Your objective »
Repeat the data in full and exactly. Leave the pictures out.

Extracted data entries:
▼
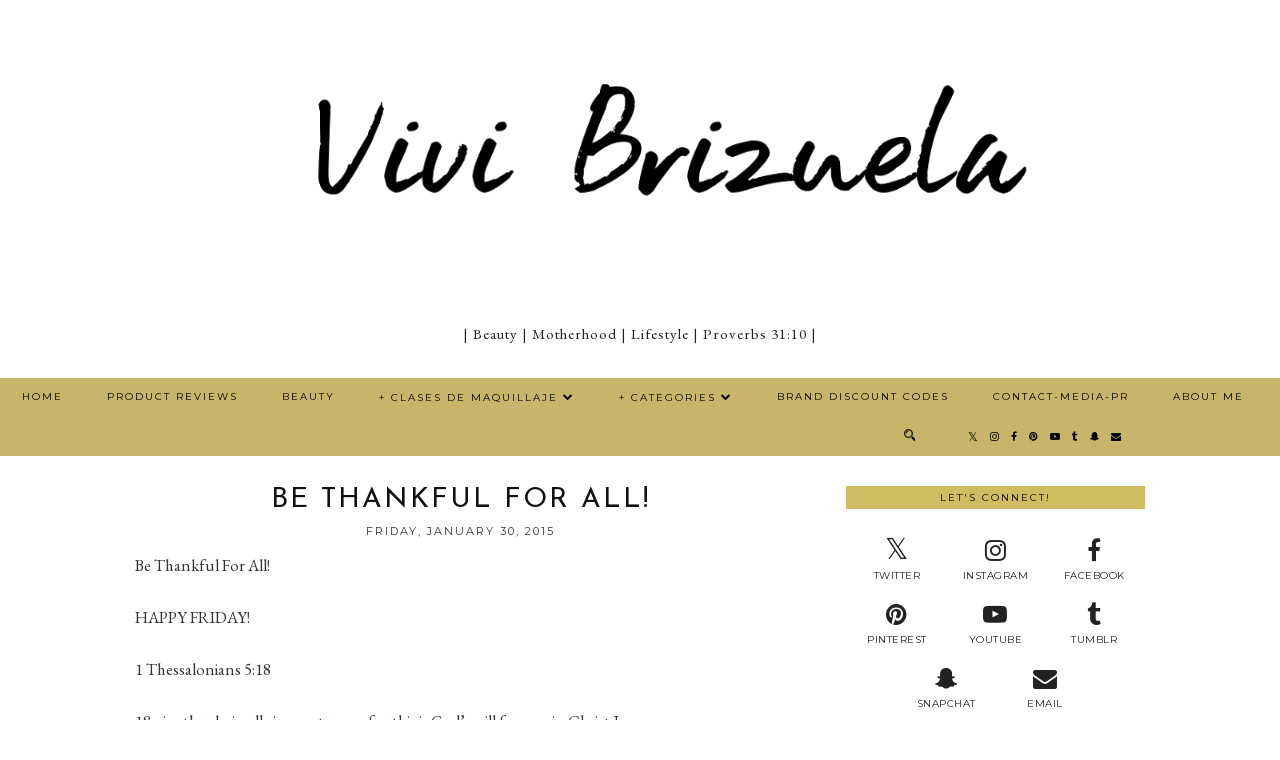

--- FILE ---
content_type: text/html; charset=utf-8
request_url: https://www.google.com/recaptcha/api2/aframe
body_size: 266
content:
<!DOCTYPE HTML><html><head><meta http-equiv="content-type" content="text/html; charset=UTF-8"></head><body><script nonce="SfaDhnfIEf9lrPFM4glJhA">/** Anti-fraud and anti-abuse applications only. See google.com/recaptcha */ try{var clients={'sodar':'https://pagead2.googlesyndication.com/pagead/sodar?'};window.addEventListener("message",function(a){try{if(a.source===window.parent){var b=JSON.parse(a.data);var c=clients[b['id']];if(c){var d=document.createElement('img');d.src=c+b['params']+'&rc='+(localStorage.getItem("rc::a")?sessionStorage.getItem("rc::b"):"");window.document.body.appendChild(d);sessionStorage.setItem("rc::e",parseInt(sessionStorage.getItem("rc::e")||0)+1);localStorage.setItem("rc::h",'1768968233119');}}}catch(b){}});window.parent.postMessage("_grecaptcha_ready", "*");}catch(b){}</script></body></html>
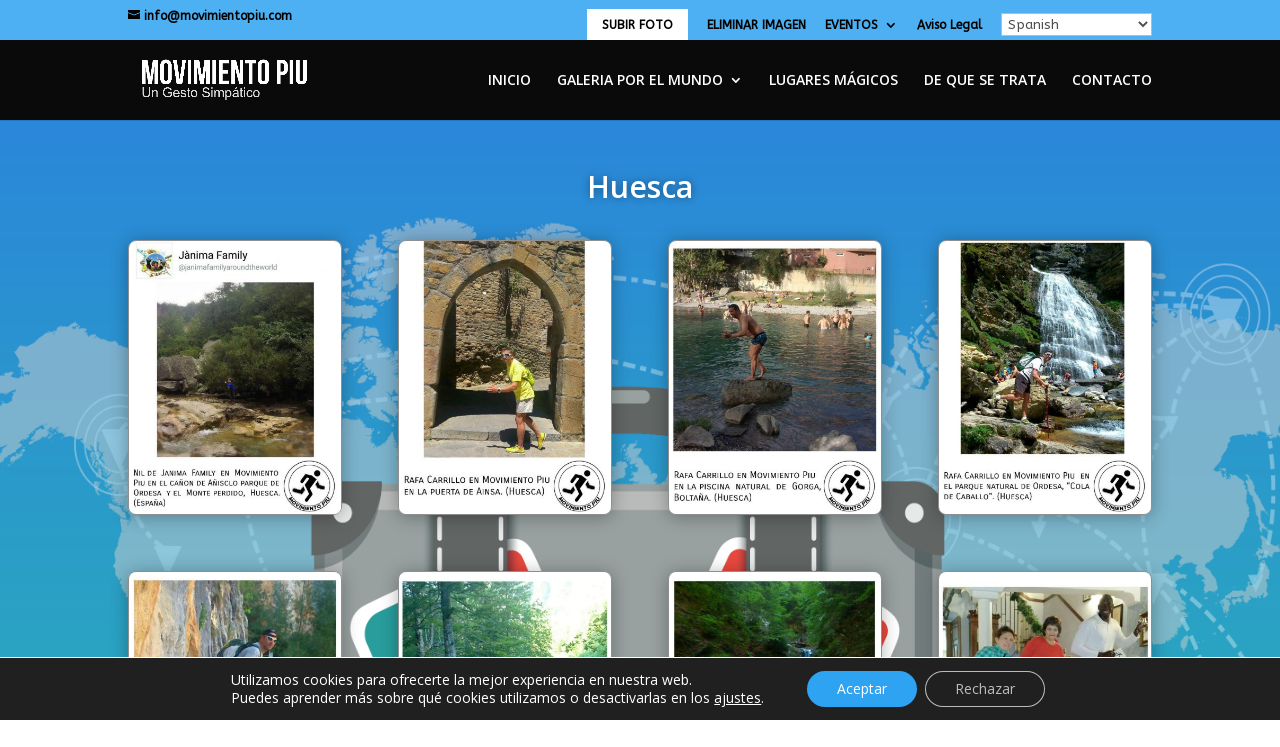

--- FILE ---
content_type: text/css
request_url: https://movimientopiu.com/wp-content/themes/Divi-child/style.css?ver=4.27.5
body_size: 236
content:
/*
Theme Name: Divi Child
Theme URI: http://movimientopiu.com/
Template: Divi
Author: Movimiento Piu
Author URI: http://movimientopiu.com/
Description: Un Gesto Simpático, deja un poquito de ti allí por donde vayas.
Tags: responsive-layout,one-column,two-columns,three-columns,four-columns,left-sidebar,right-sidebar,custom-background,custom-colors,featured-images,full-width-template,post-formats,rtl-language-support,theme-options,threaded-comments,translation-ready
Version: 1.0.1511466984
Updated: 2017-11-23 19:56:24

*/



--- FILE ---
content_type: text/css
request_url: https://movimientopiu.com/wp-content/et-cache/252/et-core-unified-252.min.css?ver=1767814856
body_size: 320
content:
@media (max-width:980px){.et_header_style_centered #main-header .container,.et_header_style_split #main-header .container{text-align:left}.et_header_style_centered header#main-header .logo_container,.et_header_style_split header#main-header .logo_container{max-width:50%}.et_header_style_split header#main-header .logo_container{float:left}.et_header_style_split #logo{max-width:100%}.et_header_style_centered #main-header div#et-top-navigation,.et_header_style_split #main-header div#et-top-navigation{position:absolute}.et_header_style_centered #main-header .mobile_nav,.et_header_style_split #main-header .mobile_nav{background-color:rgba(0,0,0,0)}.et_header_style_centered #main-header .mobile_nav,.et_header_style_split #main-header .mobile_nav{padding:5px 0px}.et_header_style_centered #et_mobile_nav_menu,.et_header_style_split #et_mobile_nav_menu{margin-top:0px}.et_header_style_centered .mobile_nav .select_page,.et_header_style_split .mobile_nav .select_page{display:none}.et_header_style_centered .mobile_menu_bar,.et_header_style_split .mobile_menu_bar{position:relative;right:0px;text-align:right}.et_header_style_centered .et_mobile_menu,.et_header_style_split .et_mobile_menu{top:63px}}.cta-enlace a{background-color:#ffffff;color:#ffffff;padding:10px 15px;border-radius:0px;text-decoration:none;transition:background-color 0.3s ease}.cta-enlace a:hover{background-color:#ffffff}@media (max-width:980px){.cta-enlace a{background-color:#2196f3;color:#ffffff}.cta-enlace a:hover{background-color:#1976d2}}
▲
Response below »
--- FILE ---
content_type: text/html; charset=utf-8
request_url: https://www.google.com/recaptcha/api2/aframe
body_size: 266
content:
<!DOCTYPE HTML><html><head><meta http-equiv="content-type" content="text/html; charset=UTF-8"></head><body><script nonce="SfaDhnfIEf9lrPFM4glJhA">/** Anti-fraud and anti-abuse applications only. See google.com/recaptcha */ try{var clients={'sodar':'https://pagead2.googlesyndication.com/pagead/sodar?'};window.addEventListener("message",function(a){try{if(a.source===window.parent){var b=JSON.parse(a.data);var c=clients[b['id']];if(c){var d=document.createElement('img');d.src=c+b['params']+'&rc='+(localStorage.getItem("rc::a")?sessionStorage.getItem("rc::b"):"");window.document.body.appendChild(d);sessionStorage.setItem("rc::e",parseInt(sessionStorage.getItem("rc::e")||0)+1);localStorage.setItem("rc::h",'1768968233119');}}}catch(b){}});window.parent.postMessage("_grecaptcha_ready", "*");}catch(b){}</script></body></html>

--- FILE ---
content_type: text/css
request_url: https://movimientopiu.com/wp-content/themes/Divi-child/style.css?ver=4.27.5
body_size: 236
content:
/*
Theme Name: Divi Child
Theme URI: http://movimientopiu.com/
Template: Divi
Author: Movimiento Piu
Author URI: http://movimientopiu.com/
Description: Un Gesto Simpático, deja un poquito de ti allí por donde vayas.
Tags: responsive-layout,one-column,two-columns,three-columns,four-columns,left-sidebar,right-sidebar,custom-background,custom-colors,featured-images,full-width-template,post-formats,rtl-language-support,theme-options,threaded-comments,translation-ready
Version: 1.0.1511466984
Updated: 2017-11-23 19:56:24

*/



--- FILE ---
content_type: text/css
request_url: https://movimientopiu.com/wp-content/et-cache/252/et-core-unified-252.min.css?ver=1767814856
body_size: 320
content:
@media (max-width:980px){.et_header_style_centered #main-header .container,.et_header_style_split #main-header .container{text-align:left}.et_header_style_centered header#main-header .logo_container,.et_header_style_split header#main-header .logo_container{max-width:50%}.et_header_style_split header#main-header .logo_container{float:left}.et_header_style_split #logo{max-width:100%}.et_header_style_centered #main-header div#et-top-navigation,.et_header_style_split #main-header div#et-top-navigation{position:absolute}.et_header_style_centered #main-header .mobile_nav,.et_header_style_split #main-header .mobile_nav{background-color:rgba(0,0,0,0)}.et_header_style_centered #main-header .mobile_nav,.et_header_style_split #main-header .mobile_nav{padding:5px 0px}.et_header_style_centered #et_mobile_nav_menu,.et_header_style_split #et_mobile_nav_menu{margin-top:0px}.et_header_style_centered .mobile_nav .select_page,.et_header_style_split .mobile_nav .select_page{display:none}.et_header_style_centered .mobile_menu_bar,.et_header_style_split .mobile_menu_bar{position:relative;right:0px;text-align:right}.et_header_style_centered .et_mobile_menu,.et_header_style_split .et_mobile_menu{top:63px}}.cta-enlace a{background-color:#ffffff;color:#ffffff;padding:10px 15px;border-radius:0px;text-decoration:none;transition:background-color 0.3s ease}.cta-enlace a:hover{background-color:#ffffff}@media (max-width:980px){.cta-enlace a{background-color:#2196f3;color:#ffffff}.cta-enlace a:hover{background-color:#1976d2}}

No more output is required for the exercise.